Memory clobber to force ordering, cc clobber because all condition codes are overwritten in the second example. No volatile in the second case since it has no outputs and is thus always volatile.

LIDT

Define a new interrupt table.

static inline void lidt(void* base, uint16_t size)
{
    // This function works in 32 and 64bit mode
    struct {
        uint16_t length;
        void*    base;
    } __attribute__((packed)) IDTR = { size, base };

    asm ( "lidt %0" : : "m"(IDTR) );  // let the compiler choose an addressing mode
}

CPU-related functions

CPUID

Request for CPU identification. See CPUID for more information.

Note: GCC has a <cpuid.h> header you should use instead of this.

static inline void cpuid(int code, uint32_t* a, uint32_t* d)
{
    asm volatile ( "cpuid" : "=a"(*a), "=d"(*d) : "0"(code) : "ebx", "ecx" );
}

RDTSC

Read the current value of the CPU's time-stamp counter and store into EDX:EAX. The time-stamp counter contains the amount of clock ticks that have elapsed since the last CPU reset. The value is stored in a 64-bit MSR and is incremented after each clock cycle.

static inline uint64_t rdtsc()
{
    uint64_t ret;
    asm volatile ( "rdtsc" : "=A"(ret) );
    return ret;
}

This can be used to find out how much time it takes to do certain functions, very useful for testing/benchmarking /etc. Note: This is only an approximation.

On x86_64, the "A" constraint expects to write into the "rdx:rax" registers instead of "edx:eax". So GCC can in fact optimize the above code by not setting RDX at all. You instead need to do it manually with bitshifting:

uint64_t rdtsc(void)
{
    uint32_t low, high;
    asm volatile("rdtsc":"=a"(low),"=d"(high));
    return ((uint64_t)high << 32) | low;
}

Read GCC Inline Assembly Machine Constraints for more details.

READ_CRx

Read the value in a control register.

static inline unsigned long read_cr0(void)
{
    unsigned long val;
    asm volatile ( "mov %%cr0, %0" : "=r"(val) );
    return val;
}

INVLPG

Invalidates the TLB (Translation Lookaside Buffer) for one specific virtual address. The next memory reference for the page will be forced to re-read PDE and PTE from main memory. Must be issued every time you update one of those tables. The m pointer points to a logical address, not a physical or virtual one: an offset for your ds segment.
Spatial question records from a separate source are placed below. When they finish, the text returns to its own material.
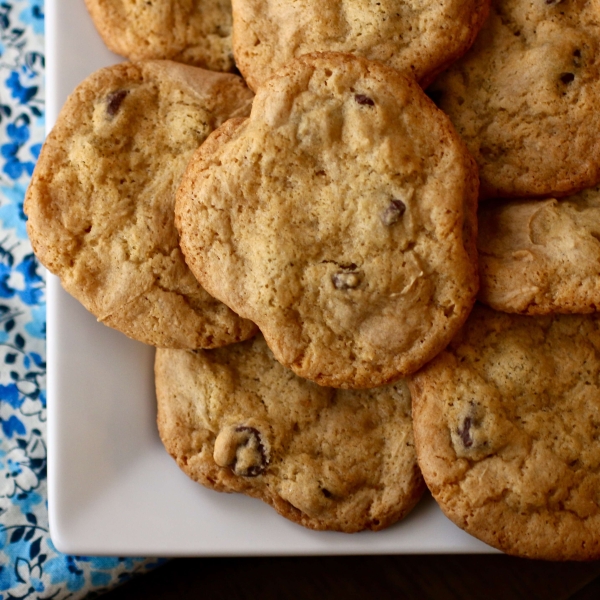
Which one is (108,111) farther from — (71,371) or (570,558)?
(570,558)

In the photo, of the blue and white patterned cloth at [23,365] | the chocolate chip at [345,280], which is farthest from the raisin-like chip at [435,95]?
the blue and white patterned cloth at [23,365]

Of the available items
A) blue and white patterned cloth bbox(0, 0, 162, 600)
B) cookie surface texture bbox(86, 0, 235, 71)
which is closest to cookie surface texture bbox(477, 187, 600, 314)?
cookie surface texture bbox(86, 0, 235, 71)

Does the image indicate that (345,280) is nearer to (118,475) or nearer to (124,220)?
(124,220)

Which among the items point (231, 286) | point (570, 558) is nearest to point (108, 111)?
point (231, 286)

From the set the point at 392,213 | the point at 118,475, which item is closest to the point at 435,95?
the point at 392,213

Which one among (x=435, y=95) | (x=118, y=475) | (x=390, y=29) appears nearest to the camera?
(x=390, y=29)

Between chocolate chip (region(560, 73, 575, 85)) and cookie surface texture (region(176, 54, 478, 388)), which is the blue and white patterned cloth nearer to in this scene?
cookie surface texture (region(176, 54, 478, 388))
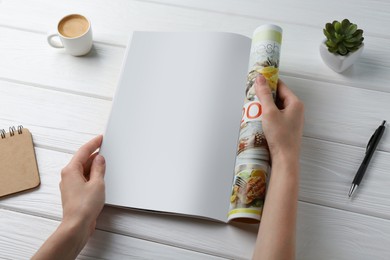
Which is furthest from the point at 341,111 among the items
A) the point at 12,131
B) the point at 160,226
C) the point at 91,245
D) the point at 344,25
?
the point at 12,131

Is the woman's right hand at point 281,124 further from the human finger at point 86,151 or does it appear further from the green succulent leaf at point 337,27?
the human finger at point 86,151

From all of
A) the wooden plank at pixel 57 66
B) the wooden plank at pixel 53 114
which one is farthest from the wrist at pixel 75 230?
the wooden plank at pixel 57 66

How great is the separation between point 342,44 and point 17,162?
2.15ft

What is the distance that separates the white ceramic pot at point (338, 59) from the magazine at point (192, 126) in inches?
4.7

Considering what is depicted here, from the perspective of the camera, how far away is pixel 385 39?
0.98 meters

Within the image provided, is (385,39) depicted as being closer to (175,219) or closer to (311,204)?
(311,204)

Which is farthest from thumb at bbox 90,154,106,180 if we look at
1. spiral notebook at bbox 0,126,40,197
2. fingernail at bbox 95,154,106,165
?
spiral notebook at bbox 0,126,40,197

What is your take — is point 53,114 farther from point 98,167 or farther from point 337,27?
point 337,27

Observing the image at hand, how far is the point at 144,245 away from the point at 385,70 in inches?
23.3

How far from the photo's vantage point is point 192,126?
2.85 ft

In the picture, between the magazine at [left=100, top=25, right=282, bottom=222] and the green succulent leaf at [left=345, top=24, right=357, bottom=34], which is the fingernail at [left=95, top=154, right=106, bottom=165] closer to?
the magazine at [left=100, top=25, right=282, bottom=222]

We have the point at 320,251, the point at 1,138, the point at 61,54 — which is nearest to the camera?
the point at 320,251

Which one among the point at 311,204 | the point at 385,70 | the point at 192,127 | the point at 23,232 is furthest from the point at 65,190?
the point at 385,70

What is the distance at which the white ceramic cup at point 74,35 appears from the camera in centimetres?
94
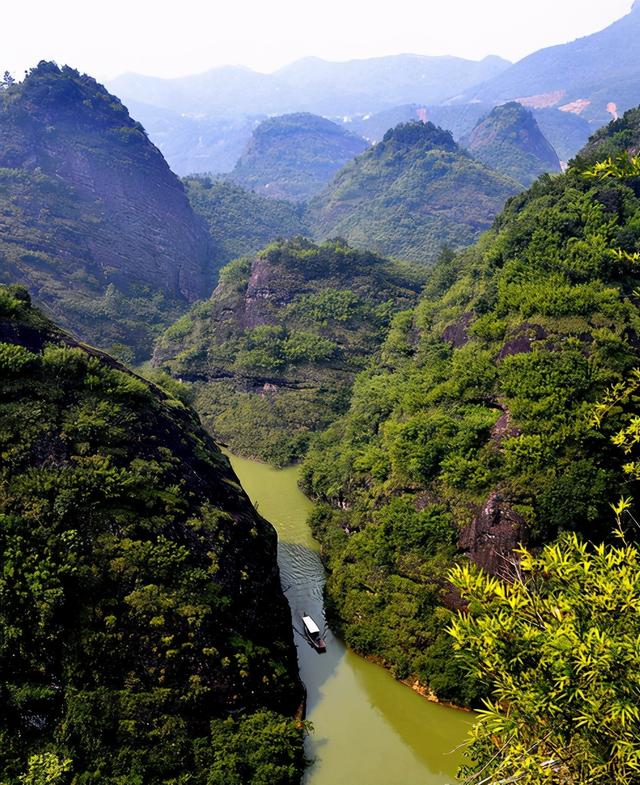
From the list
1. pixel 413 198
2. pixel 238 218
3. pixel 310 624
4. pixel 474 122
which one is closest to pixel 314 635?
pixel 310 624

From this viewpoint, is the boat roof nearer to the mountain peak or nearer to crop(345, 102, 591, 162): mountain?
the mountain peak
static inline void invlpg(void* m)
{
    /* Clobber memory to avoid optimizer re-ordering access before invlpg, which may cause nasty bugs. */
    asm volatile ( "invlpg (%0)" : : "b"(m) : "memory" );
}

WRMSR

Write a 64-bit value to a MSR. The A constraint stands for concatenation of registers EAX and EDX.
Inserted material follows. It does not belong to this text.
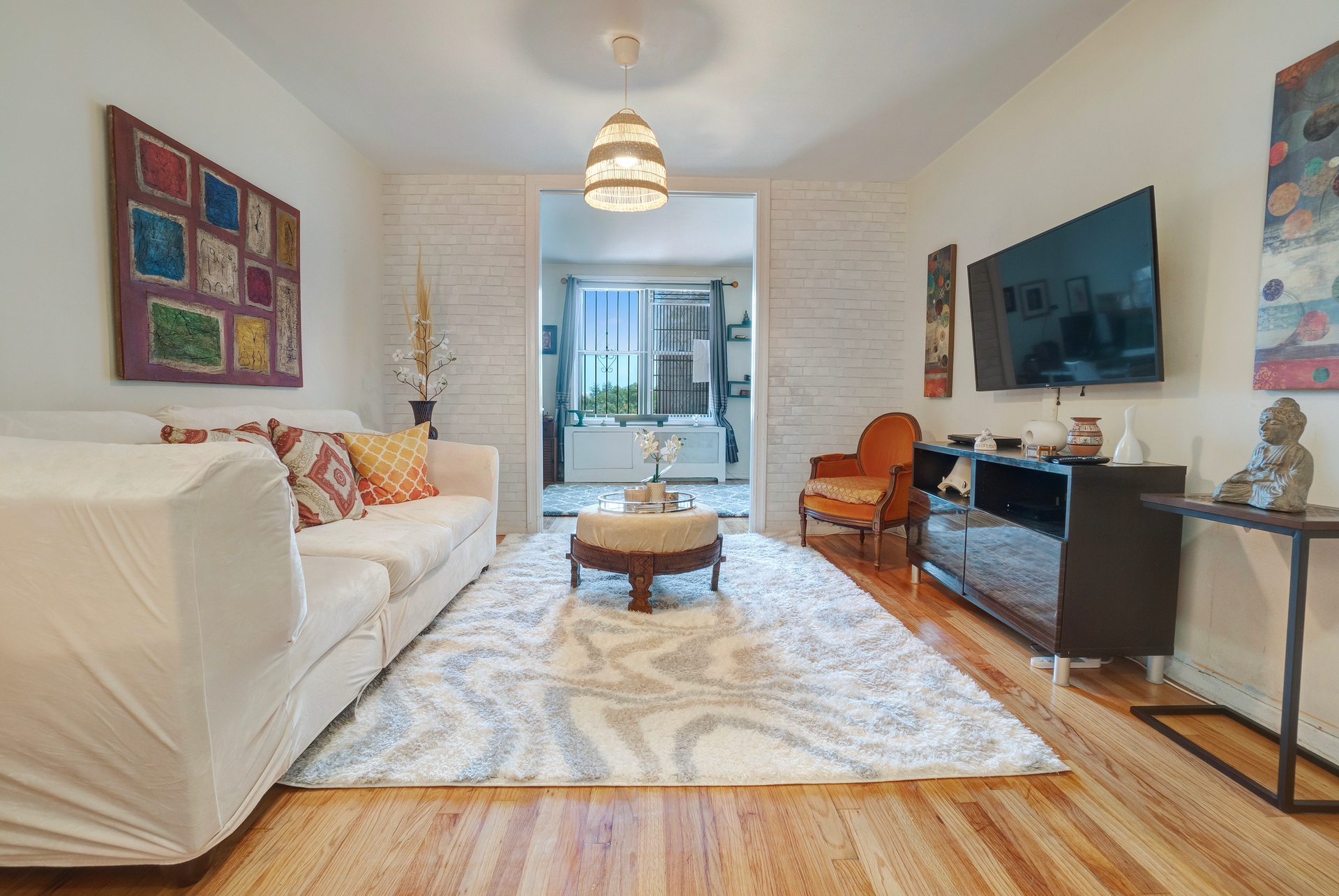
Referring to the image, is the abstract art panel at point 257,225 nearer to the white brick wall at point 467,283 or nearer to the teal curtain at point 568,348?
the white brick wall at point 467,283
static inline void wrmsr(uint32_t msr_id, uint64_t msr_value)
{
    asm volatile ( "wrmsr" : : "c" (msr_id), "A" (msr_value) );
}

On x86_64, this needs to be:

static inline void wrmsr(uint64_t msr, uint64_t value)
{
    uint32_t low = value & 0xFFFFFFFF;
    uint32_t high = value >> 32;
    asm volatile (
        "wrmsr"
        :
        : "c"(msr), "a"(low), "d"(high)
    );
}

RDMSR

Read a 64-bit value from a MSR. The A constraint stands for concatenation of registers EAX and EDX.
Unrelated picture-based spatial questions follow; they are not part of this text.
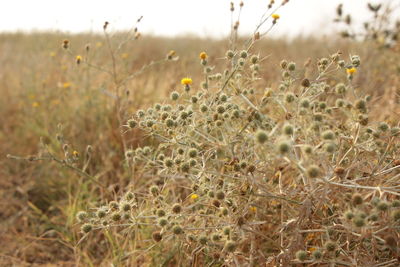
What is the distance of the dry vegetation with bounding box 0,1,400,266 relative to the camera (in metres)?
1.47

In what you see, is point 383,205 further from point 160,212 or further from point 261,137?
point 160,212

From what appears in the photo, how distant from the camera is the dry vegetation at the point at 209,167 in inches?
57.9

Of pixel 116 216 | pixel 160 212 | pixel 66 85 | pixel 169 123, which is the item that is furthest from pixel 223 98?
pixel 66 85

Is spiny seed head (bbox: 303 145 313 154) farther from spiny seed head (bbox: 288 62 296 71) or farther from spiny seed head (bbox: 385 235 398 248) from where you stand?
spiny seed head (bbox: 288 62 296 71)

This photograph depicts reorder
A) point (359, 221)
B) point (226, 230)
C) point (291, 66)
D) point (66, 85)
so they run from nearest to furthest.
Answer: point (359, 221) → point (226, 230) → point (291, 66) → point (66, 85)

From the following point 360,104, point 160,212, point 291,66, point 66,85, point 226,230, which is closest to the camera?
point 360,104

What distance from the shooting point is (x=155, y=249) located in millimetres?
2070

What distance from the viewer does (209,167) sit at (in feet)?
5.93

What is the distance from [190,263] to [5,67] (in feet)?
15.9

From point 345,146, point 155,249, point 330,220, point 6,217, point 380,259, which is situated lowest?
point 6,217

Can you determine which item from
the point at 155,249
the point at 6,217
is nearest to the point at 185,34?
the point at 6,217

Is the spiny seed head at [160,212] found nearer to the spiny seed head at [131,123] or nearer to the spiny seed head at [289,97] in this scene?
the spiny seed head at [131,123]

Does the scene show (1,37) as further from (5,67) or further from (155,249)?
(155,249)

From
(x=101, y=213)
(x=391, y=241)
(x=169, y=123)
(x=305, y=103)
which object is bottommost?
(x=101, y=213)
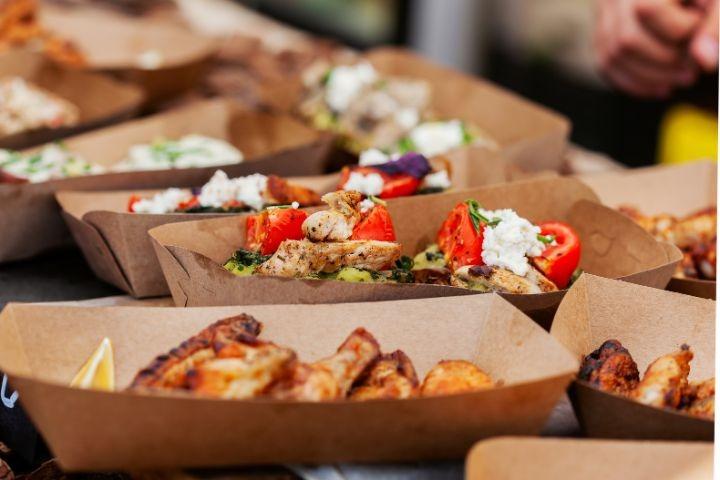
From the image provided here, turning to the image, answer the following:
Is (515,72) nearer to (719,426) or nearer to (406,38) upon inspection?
(406,38)

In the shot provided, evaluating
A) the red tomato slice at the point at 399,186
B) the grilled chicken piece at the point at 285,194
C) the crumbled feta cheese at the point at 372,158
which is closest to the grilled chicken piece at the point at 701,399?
the red tomato slice at the point at 399,186

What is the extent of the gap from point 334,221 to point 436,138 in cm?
152

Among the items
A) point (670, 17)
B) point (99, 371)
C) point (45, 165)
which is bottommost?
point (99, 371)

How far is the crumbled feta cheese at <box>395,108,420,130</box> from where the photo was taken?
3654mm

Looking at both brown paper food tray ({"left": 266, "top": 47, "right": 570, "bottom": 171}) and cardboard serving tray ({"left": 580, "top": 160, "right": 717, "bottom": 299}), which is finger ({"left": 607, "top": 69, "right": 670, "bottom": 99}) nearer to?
brown paper food tray ({"left": 266, "top": 47, "right": 570, "bottom": 171})

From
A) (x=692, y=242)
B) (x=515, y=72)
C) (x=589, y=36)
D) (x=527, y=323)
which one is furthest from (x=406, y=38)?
(x=527, y=323)

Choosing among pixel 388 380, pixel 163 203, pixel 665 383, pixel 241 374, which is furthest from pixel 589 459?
pixel 163 203

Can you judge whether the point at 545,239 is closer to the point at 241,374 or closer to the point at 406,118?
the point at 241,374

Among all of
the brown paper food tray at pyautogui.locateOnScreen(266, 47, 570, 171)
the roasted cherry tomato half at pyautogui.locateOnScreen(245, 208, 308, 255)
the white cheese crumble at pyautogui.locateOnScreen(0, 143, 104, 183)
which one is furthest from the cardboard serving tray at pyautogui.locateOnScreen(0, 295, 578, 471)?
the brown paper food tray at pyautogui.locateOnScreen(266, 47, 570, 171)

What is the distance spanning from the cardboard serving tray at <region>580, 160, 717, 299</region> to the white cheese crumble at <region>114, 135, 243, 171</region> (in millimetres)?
1219

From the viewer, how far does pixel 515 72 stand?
623 cm

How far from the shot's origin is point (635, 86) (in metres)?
4.12

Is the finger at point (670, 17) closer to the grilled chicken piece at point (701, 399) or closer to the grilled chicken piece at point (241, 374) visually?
the grilled chicken piece at point (701, 399)

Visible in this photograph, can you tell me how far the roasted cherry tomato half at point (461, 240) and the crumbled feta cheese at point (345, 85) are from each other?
5.36 feet
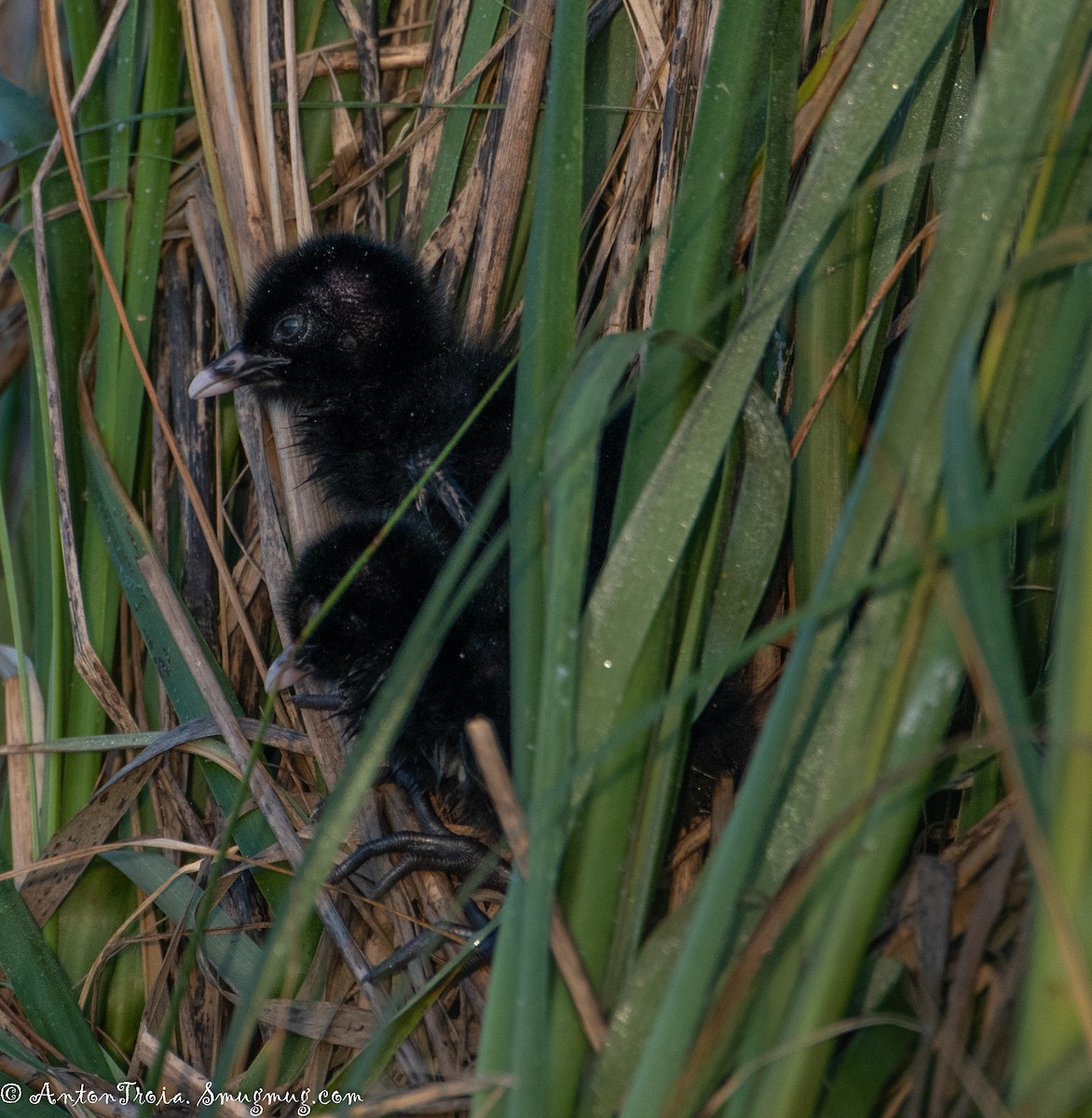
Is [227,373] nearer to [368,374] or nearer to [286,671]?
[368,374]

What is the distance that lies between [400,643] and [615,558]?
0.63m

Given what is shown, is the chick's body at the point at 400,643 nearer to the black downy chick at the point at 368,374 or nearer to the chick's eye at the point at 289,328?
the black downy chick at the point at 368,374

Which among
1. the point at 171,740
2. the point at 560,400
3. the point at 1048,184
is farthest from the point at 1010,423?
the point at 171,740

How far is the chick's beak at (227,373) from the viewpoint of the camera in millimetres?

static inline uint64_t rdmsr(uint32_t msr_id)
{
    uint64_t msr_value;
    asm volatile ( "rdmsr" : "=A" (msr_value) : "c" (msr_id) );
    return msr_value;
}

On x86_64, this needs to be:

static inline uint64_t rdmsr(uint64_t msr)
{
    uint32_t low, high;
    asm volatile (
        "rdmsr"
        : "=a"(low), "=d"(high)
        : "c"(msr)
    );
	return ((uint64_t)high << 32) | low;
}

Memory Fence

Compiler memory fences can be used to ensure that data is accessed in the specified order by the compiler. A compiler fence is done by specifying memory as a clobber to any inline assembly, telling GCC that memory was supposedly modified, therefore requiring it to stay where it is. This is usually not enough for SMP systems.

#define fence() __asm__ volatile ("":::"memory")

Remember that volatile is not a replacement for a compiler memory fence.